Stated problem: Put the items into a Markdown table with the columns "Row" and "Line," skipping blank lines. Begin at the line that contains "Which reference is" and continue through the last line of the items.

(Collected data)
+ + + +

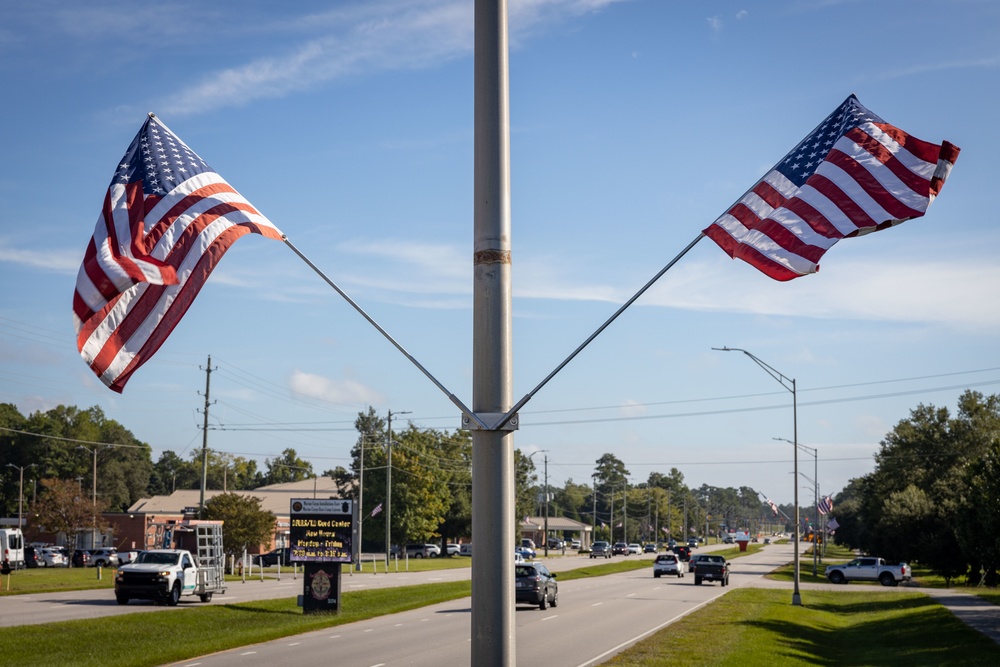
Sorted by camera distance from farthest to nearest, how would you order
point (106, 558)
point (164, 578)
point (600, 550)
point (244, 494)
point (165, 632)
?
1. point (600, 550)
2. point (244, 494)
3. point (106, 558)
4. point (164, 578)
5. point (165, 632)

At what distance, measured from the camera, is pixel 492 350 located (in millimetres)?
6285

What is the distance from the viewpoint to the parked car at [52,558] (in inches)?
3095

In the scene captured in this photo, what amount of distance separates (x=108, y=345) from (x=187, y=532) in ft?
123

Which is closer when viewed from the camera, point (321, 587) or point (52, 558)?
point (321, 587)

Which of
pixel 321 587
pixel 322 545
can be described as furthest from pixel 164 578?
pixel 322 545

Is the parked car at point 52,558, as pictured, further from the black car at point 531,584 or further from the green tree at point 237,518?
the black car at point 531,584

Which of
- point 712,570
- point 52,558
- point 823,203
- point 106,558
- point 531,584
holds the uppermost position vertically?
point 823,203

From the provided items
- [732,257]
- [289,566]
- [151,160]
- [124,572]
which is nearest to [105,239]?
[151,160]

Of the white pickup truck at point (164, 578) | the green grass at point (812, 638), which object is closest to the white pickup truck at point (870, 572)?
the green grass at point (812, 638)

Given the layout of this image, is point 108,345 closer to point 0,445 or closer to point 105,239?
point 105,239

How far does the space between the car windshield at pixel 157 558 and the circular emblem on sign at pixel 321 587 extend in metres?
6.37

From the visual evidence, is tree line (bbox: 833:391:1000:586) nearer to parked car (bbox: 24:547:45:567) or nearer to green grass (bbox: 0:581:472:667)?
green grass (bbox: 0:581:472:667)

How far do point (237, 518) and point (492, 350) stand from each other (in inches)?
2120

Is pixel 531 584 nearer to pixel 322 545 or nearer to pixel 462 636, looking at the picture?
pixel 322 545
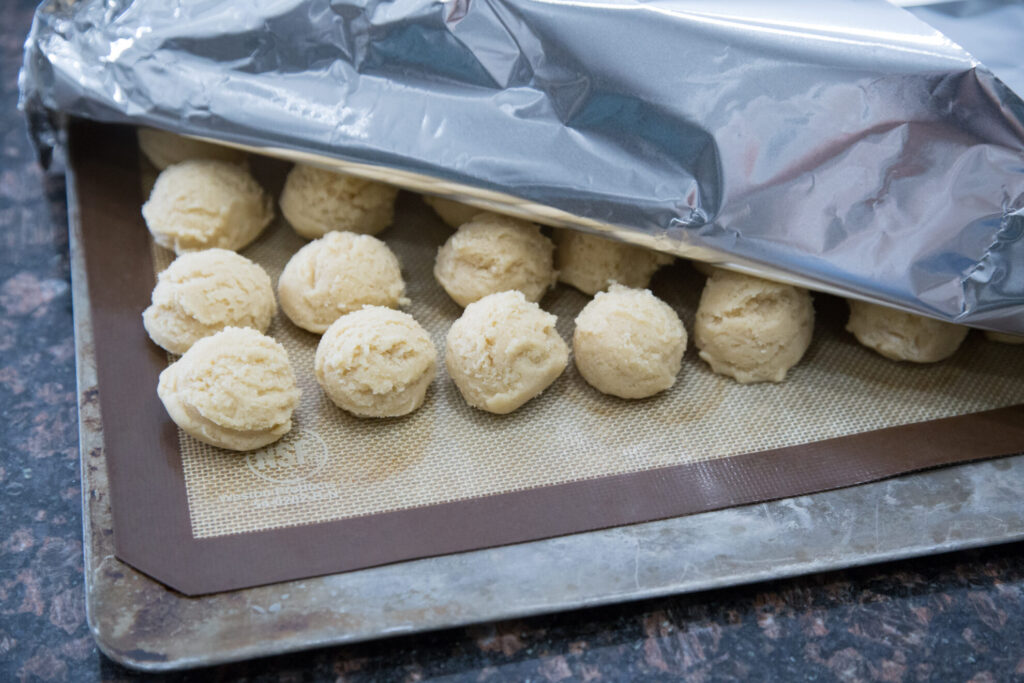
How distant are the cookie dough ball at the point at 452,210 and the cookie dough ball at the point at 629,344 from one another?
30 centimetres

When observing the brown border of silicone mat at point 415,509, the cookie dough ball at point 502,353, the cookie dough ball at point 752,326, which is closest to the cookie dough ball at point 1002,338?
the brown border of silicone mat at point 415,509

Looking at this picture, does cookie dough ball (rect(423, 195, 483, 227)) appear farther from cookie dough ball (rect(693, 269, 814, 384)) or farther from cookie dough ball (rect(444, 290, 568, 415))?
cookie dough ball (rect(693, 269, 814, 384))

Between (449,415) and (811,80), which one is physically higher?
(811,80)

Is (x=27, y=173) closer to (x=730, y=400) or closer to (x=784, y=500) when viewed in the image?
(x=730, y=400)

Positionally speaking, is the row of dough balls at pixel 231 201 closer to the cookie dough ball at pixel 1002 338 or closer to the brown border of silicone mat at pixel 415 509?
the brown border of silicone mat at pixel 415 509

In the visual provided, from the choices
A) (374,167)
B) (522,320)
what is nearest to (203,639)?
(522,320)

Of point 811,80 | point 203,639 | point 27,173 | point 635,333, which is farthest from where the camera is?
point 27,173

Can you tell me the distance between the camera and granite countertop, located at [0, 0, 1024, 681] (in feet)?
3.53

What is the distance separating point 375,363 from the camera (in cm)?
124

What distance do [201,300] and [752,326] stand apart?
2.55ft

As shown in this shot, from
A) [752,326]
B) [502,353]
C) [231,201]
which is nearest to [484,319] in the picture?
[502,353]

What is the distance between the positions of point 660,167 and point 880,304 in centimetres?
35

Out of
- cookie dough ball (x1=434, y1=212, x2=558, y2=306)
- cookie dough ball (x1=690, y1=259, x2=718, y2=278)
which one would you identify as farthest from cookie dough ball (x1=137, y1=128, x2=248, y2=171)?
cookie dough ball (x1=690, y1=259, x2=718, y2=278)

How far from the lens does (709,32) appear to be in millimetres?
1189
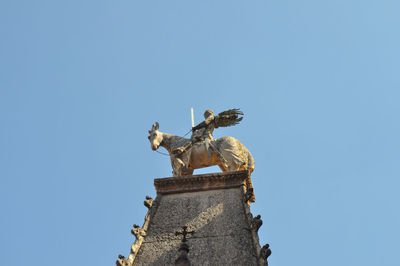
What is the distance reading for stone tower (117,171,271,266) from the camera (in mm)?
7008

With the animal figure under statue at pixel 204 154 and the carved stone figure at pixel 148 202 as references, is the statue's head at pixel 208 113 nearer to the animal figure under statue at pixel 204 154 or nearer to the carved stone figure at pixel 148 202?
the animal figure under statue at pixel 204 154

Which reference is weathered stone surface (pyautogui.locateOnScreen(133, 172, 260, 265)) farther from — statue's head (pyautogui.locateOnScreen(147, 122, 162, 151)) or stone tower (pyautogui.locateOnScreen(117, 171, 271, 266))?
statue's head (pyautogui.locateOnScreen(147, 122, 162, 151))

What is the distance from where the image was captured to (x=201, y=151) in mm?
10430

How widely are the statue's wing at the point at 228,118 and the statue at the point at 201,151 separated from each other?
1.32ft

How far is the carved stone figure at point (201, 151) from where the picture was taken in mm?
10180

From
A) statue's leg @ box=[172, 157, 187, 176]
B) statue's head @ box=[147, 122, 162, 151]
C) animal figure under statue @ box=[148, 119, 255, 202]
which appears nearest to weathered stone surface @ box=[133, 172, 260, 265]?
statue's leg @ box=[172, 157, 187, 176]

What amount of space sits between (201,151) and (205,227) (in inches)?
111

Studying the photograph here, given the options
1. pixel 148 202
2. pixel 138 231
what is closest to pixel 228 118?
pixel 148 202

+ + + +

Response:
| Row | Line |
|---|---|
| 1 | Which reference is weathered stone surface (pyautogui.locateOnScreen(133, 172, 260, 265)) farther from — statue's head (pyautogui.locateOnScreen(147, 122, 162, 151)) or stone tower (pyautogui.locateOnScreen(117, 171, 271, 266))? |
| 2 | statue's head (pyautogui.locateOnScreen(147, 122, 162, 151)) |
| 3 | What is the distance from where the image was captured to (x=201, y=151) in mm? |
| 4 | 10430 |
| 5 | How widely are the statue's wing at the point at 228,118 and the statue at the point at 201,151 separated from each other? |
| 6 | 1.32ft |
| 7 | How far is the carved stone figure at point (201, 151) from where the picture was taken in mm? |
| 8 | 10180 |
| 9 | From |
| 10 | A) statue's leg @ box=[172, 157, 187, 176] |
| 11 | B) statue's head @ box=[147, 122, 162, 151] |
| 12 | C) animal figure under statue @ box=[148, 119, 255, 202] |
| 13 | which appears nearest to weathered stone surface @ box=[133, 172, 260, 265]? |
| 14 | statue's leg @ box=[172, 157, 187, 176] |
| 15 | What amount of space sits between (201,151) and (205,227) (in inches)? |
| 16 | 111 |
| 17 | Studying the photograph here, given the options |
| 18 | 1. pixel 148 202 |
| 19 | 2. pixel 138 231 |
| 20 | what is closest to pixel 228 118? |
| 21 | pixel 148 202 |